• _TASK_
Report every line in the material below that contains the word "mirror", copying each of those lines in full.

• _Questions about scenes shown in pictures_
>>>>

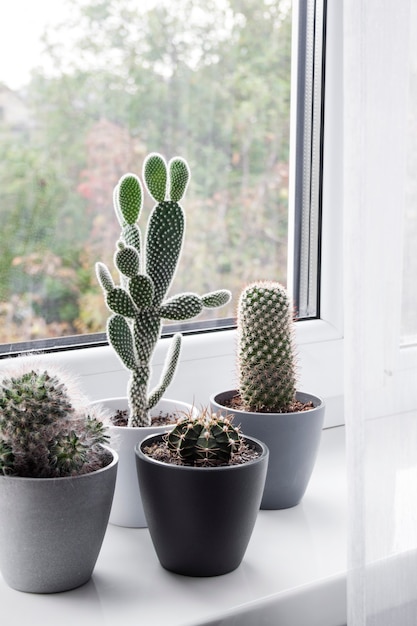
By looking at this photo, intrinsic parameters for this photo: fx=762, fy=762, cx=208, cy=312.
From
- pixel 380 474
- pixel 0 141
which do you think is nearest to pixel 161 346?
pixel 0 141

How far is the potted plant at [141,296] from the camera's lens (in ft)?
2.75

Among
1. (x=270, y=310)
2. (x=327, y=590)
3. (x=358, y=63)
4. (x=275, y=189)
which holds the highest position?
(x=358, y=63)

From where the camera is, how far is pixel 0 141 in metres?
1.02

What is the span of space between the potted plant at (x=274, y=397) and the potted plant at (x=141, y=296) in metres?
0.07

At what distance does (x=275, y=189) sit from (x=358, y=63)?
2.24 ft

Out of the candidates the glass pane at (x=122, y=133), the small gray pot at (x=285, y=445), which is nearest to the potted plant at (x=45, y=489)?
the small gray pot at (x=285, y=445)

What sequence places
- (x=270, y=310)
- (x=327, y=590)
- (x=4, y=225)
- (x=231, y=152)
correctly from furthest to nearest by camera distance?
(x=231, y=152) → (x=4, y=225) → (x=270, y=310) → (x=327, y=590)

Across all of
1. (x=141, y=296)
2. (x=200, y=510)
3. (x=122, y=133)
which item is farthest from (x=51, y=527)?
(x=122, y=133)

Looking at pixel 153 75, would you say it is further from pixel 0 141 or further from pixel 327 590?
pixel 327 590

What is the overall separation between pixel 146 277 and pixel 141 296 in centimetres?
2

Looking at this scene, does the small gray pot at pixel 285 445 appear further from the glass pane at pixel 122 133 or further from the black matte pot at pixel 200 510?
the glass pane at pixel 122 133

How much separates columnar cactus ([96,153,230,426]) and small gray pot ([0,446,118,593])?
0.52 feet

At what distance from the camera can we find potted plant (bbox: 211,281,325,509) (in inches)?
35.9

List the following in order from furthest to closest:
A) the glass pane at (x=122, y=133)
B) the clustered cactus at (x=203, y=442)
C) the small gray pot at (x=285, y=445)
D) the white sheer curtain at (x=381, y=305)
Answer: the glass pane at (x=122, y=133) < the small gray pot at (x=285, y=445) < the clustered cactus at (x=203, y=442) < the white sheer curtain at (x=381, y=305)
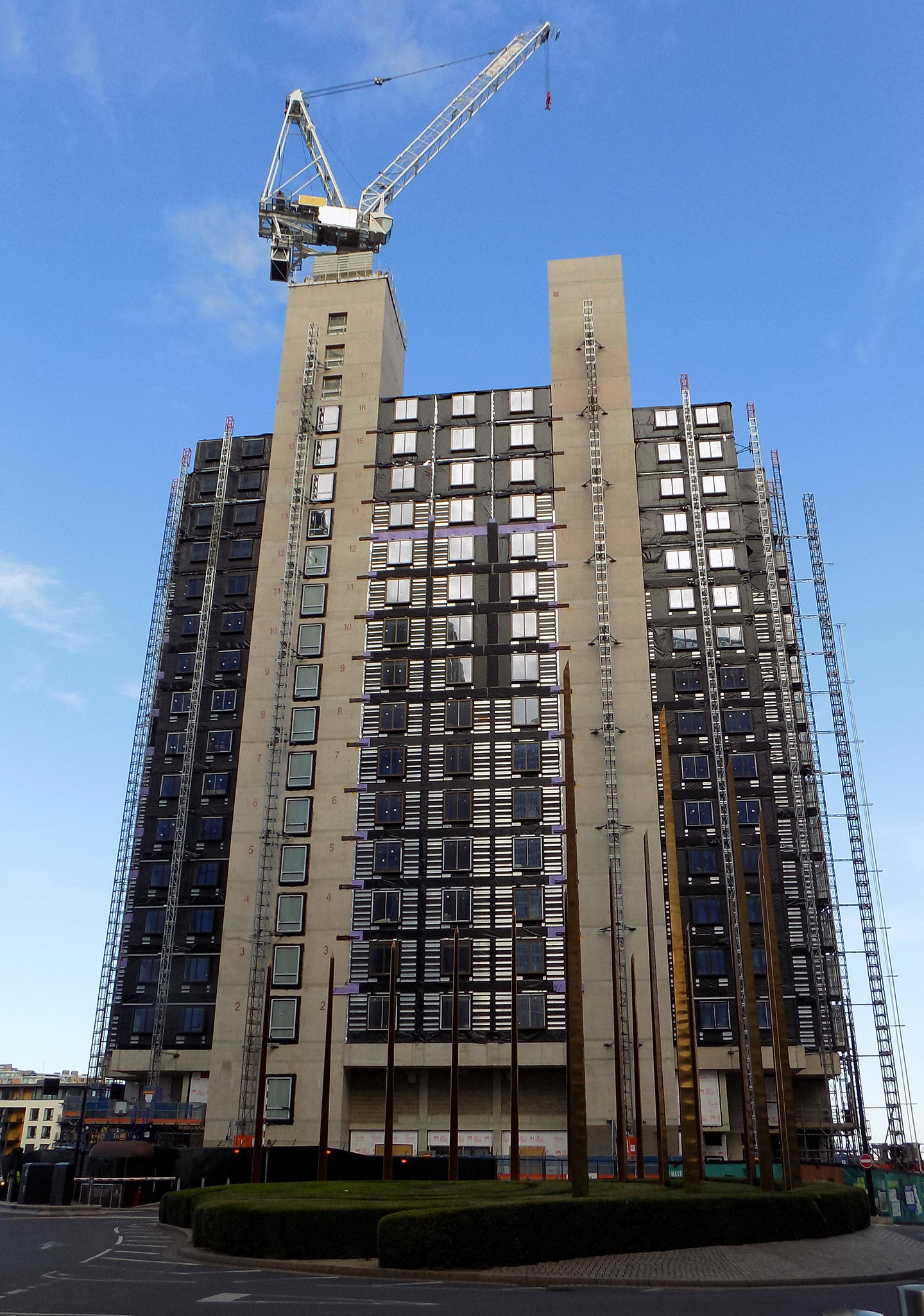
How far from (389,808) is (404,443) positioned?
3385 centimetres

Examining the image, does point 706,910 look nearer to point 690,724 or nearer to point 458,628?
point 690,724

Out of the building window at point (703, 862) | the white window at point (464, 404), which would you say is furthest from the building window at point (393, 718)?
the white window at point (464, 404)

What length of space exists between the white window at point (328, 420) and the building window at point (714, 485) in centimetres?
3335

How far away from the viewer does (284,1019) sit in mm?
81375

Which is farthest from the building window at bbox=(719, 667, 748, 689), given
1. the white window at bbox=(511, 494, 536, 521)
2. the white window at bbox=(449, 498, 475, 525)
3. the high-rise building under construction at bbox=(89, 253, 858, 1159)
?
the white window at bbox=(449, 498, 475, 525)

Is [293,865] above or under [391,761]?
under

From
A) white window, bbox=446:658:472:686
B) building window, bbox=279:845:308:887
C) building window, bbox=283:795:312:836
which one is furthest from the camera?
white window, bbox=446:658:472:686

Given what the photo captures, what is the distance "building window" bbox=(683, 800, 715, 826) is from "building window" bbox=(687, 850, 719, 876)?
2070 millimetres

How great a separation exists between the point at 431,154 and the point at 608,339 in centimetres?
4481

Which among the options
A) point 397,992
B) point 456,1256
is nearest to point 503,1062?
point 397,992

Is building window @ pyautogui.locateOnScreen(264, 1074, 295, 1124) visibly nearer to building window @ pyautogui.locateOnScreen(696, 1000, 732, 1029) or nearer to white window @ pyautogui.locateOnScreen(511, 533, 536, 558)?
building window @ pyautogui.locateOnScreen(696, 1000, 732, 1029)

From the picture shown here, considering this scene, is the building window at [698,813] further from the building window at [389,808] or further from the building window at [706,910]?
the building window at [389,808]

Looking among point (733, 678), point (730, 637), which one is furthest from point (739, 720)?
point (730, 637)

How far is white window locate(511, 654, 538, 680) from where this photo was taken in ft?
291
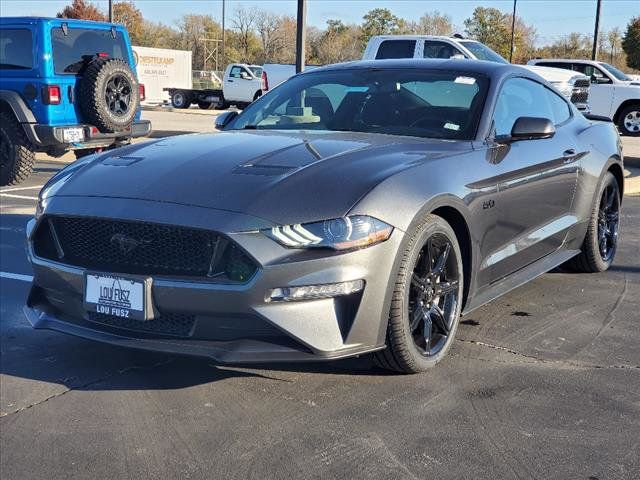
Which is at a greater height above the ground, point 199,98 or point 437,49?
point 437,49

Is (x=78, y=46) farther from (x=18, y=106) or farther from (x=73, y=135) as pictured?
(x=73, y=135)

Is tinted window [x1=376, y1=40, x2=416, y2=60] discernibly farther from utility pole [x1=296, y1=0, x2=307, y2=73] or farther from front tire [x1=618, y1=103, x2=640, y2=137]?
front tire [x1=618, y1=103, x2=640, y2=137]

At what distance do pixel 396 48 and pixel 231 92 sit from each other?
1800cm

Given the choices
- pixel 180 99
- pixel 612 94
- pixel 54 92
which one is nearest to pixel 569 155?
pixel 54 92

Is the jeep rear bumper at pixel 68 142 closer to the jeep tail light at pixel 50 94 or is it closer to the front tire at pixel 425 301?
the jeep tail light at pixel 50 94

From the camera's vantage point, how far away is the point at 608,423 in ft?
11.3

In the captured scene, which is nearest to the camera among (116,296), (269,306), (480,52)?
(269,306)

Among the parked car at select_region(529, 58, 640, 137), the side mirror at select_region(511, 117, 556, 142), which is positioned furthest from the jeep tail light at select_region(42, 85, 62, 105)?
the parked car at select_region(529, 58, 640, 137)

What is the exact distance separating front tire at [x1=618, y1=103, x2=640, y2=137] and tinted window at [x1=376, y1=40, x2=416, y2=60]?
A: 265 inches

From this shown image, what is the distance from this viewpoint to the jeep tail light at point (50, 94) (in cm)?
1034

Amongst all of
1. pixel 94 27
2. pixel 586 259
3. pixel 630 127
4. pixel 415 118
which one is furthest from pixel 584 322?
pixel 630 127

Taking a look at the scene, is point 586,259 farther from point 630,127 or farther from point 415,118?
point 630,127

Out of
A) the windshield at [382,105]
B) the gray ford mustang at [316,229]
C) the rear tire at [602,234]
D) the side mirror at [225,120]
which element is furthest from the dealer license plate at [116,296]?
the rear tire at [602,234]

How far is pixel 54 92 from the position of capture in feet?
34.1
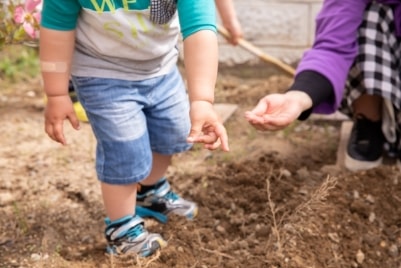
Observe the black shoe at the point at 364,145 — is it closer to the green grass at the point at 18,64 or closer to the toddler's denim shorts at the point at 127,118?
the toddler's denim shorts at the point at 127,118

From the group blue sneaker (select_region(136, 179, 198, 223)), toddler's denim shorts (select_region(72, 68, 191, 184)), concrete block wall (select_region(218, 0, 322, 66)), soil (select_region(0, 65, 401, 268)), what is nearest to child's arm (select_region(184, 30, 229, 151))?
toddler's denim shorts (select_region(72, 68, 191, 184))

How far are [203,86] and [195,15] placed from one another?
160 mm

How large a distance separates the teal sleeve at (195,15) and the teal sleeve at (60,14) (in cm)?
27

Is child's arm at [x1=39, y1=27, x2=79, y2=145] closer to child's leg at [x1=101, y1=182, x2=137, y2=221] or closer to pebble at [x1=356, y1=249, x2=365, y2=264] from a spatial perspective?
child's leg at [x1=101, y1=182, x2=137, y2=221]

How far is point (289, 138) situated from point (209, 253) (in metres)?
0.90

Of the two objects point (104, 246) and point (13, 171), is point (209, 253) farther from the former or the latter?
point (13, 171)

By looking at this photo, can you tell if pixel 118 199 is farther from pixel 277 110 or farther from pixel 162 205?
pixel 277 110

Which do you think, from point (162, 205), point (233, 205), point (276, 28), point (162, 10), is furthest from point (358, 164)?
point (276, 28)

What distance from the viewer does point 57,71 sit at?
168 centimetres

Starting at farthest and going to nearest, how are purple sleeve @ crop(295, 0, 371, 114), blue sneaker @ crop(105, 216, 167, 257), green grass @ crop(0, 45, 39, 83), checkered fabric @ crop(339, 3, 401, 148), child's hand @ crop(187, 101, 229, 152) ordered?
green grass @ crop(0, 45, 39, 83) < checkered fabric @ crop(339, 3, 401, 148) < purple sleeve @ crop(295, 0, 371, 114) < blue sneaker @ crop(105, 216, 167, 257) < child's hand @ crop(187, 101, 229, 152)

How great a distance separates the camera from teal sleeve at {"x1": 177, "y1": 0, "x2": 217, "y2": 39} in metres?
1.54

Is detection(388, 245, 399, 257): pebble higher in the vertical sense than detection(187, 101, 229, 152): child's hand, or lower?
lower

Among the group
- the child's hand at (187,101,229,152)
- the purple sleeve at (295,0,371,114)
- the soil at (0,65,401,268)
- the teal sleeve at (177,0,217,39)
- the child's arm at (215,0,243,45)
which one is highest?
the teal sleeve at (177,0,217,39)

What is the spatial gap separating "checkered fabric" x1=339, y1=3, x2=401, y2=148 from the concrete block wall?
1.06 m
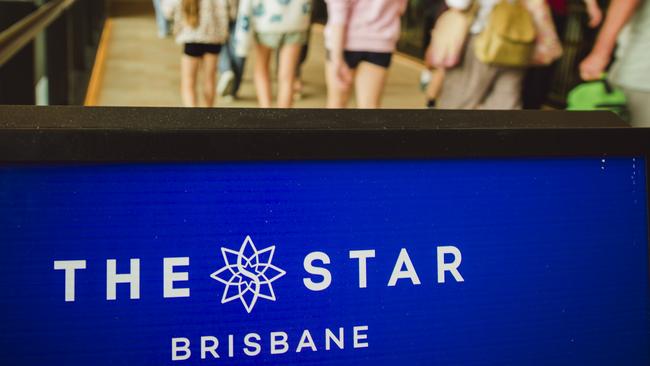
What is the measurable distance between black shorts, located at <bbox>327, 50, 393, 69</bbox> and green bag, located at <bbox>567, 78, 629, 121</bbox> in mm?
1429

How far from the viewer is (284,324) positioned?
135 cm

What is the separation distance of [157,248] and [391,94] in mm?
7325

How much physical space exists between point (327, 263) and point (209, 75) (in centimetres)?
464

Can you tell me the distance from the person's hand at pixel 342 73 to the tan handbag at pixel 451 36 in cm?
52

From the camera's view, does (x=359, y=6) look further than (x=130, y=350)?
Yes

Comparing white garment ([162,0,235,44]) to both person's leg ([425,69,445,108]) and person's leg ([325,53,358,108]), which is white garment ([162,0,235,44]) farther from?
person's leg ([425,69,445,108])

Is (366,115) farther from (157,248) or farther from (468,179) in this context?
(157,248)

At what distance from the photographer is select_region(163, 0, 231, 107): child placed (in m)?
Answer: 5.30

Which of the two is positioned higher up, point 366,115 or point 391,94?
point 366,115

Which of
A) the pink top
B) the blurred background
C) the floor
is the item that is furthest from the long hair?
the floor

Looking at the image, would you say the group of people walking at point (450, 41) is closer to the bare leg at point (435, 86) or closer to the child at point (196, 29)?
the child at point (196, 29)

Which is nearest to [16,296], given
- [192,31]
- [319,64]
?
[192,31]

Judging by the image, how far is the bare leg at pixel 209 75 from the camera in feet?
18.7

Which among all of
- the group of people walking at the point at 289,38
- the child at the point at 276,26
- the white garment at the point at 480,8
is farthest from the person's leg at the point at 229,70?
the white garment at the point at 480,8
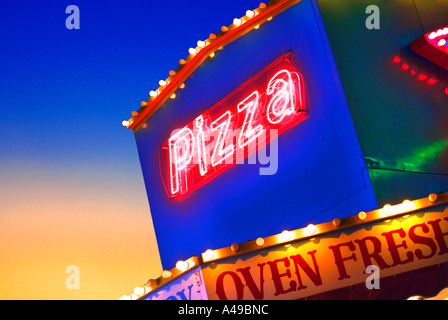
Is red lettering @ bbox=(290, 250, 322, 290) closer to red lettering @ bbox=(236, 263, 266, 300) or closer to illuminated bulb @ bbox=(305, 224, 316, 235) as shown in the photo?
illuminated bulb @ bbox=(305, 224, 316, 235)

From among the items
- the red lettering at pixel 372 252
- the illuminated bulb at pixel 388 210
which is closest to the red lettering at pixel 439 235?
the illuminated bulb at pixel 388 210

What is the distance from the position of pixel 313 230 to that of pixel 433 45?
377 centimetres

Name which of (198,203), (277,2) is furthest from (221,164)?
(277,2)

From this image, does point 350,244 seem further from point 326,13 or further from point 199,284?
point 326,13

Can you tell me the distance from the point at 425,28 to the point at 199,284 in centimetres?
564

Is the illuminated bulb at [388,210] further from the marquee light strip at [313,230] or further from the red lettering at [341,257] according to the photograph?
the red lettering at [341,257]

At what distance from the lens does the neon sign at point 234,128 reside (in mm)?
7496

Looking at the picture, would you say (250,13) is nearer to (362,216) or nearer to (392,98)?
(392,98)

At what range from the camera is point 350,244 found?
18.4ft

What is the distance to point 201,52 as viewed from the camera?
9.09 m

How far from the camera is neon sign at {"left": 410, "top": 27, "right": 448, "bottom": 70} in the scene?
7.65 m

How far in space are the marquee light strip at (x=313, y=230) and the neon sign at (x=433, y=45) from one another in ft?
9.75

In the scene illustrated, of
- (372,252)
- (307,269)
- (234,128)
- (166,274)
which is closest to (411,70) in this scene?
(234,128)
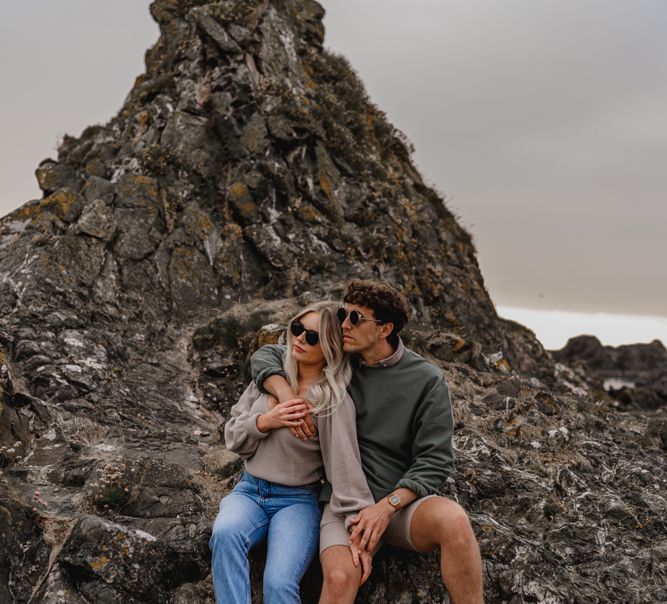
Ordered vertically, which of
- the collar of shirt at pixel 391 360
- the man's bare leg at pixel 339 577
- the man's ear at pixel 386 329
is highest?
the man's ear at pixel 386 329

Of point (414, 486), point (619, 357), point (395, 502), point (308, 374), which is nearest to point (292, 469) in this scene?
point (308, 374)

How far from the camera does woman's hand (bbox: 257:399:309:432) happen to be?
4465 millimetres

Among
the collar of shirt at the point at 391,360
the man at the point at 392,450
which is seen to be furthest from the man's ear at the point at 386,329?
the collar of shirt at the point at 391,360

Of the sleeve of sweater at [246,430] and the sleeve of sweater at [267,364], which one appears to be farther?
the sleeve of sweater at [267,364]

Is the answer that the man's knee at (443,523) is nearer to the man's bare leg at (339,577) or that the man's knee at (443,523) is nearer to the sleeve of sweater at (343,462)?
the sleeve of sweater at (343,462)

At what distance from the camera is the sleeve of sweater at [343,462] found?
4.35 metres

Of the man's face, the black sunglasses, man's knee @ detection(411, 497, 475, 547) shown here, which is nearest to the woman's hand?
the black sunglasses

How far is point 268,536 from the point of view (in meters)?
4.48

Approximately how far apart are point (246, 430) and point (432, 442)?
1453mm

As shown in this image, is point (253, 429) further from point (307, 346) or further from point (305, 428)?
point (307, 346)

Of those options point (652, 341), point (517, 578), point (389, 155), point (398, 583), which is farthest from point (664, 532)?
point (652, 341)

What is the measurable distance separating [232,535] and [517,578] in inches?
99.7

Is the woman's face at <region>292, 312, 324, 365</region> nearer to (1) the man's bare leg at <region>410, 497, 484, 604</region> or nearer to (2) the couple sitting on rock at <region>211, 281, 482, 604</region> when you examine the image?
(2) the couple sitting on rock at <region>211, 281, 482, 604</region>

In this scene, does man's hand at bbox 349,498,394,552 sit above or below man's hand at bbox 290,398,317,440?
below
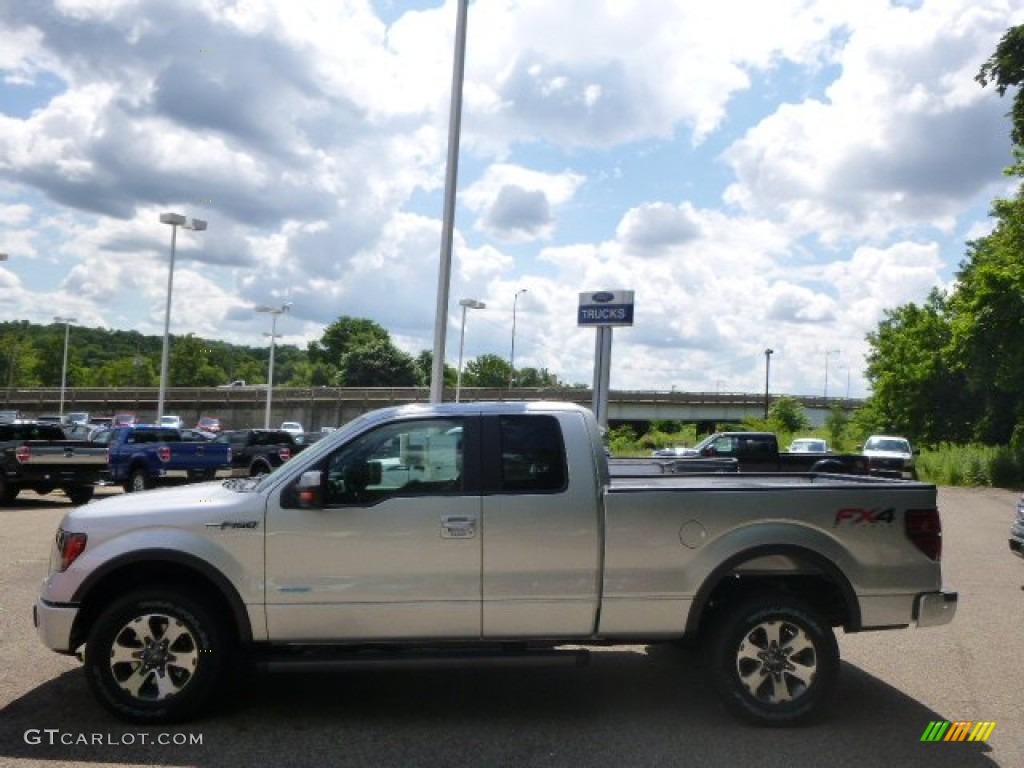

<<<<

• _SOLUTION TO THE EXERCISE_
Among the parked car at select_region(529, 58, 640, 137), the side mirror at select_region(511, 117, 556, 142), which is positioned furthest from the jeep tail light at select_region(42, 85, 62, 105)?
D) the side mirror at [225,120]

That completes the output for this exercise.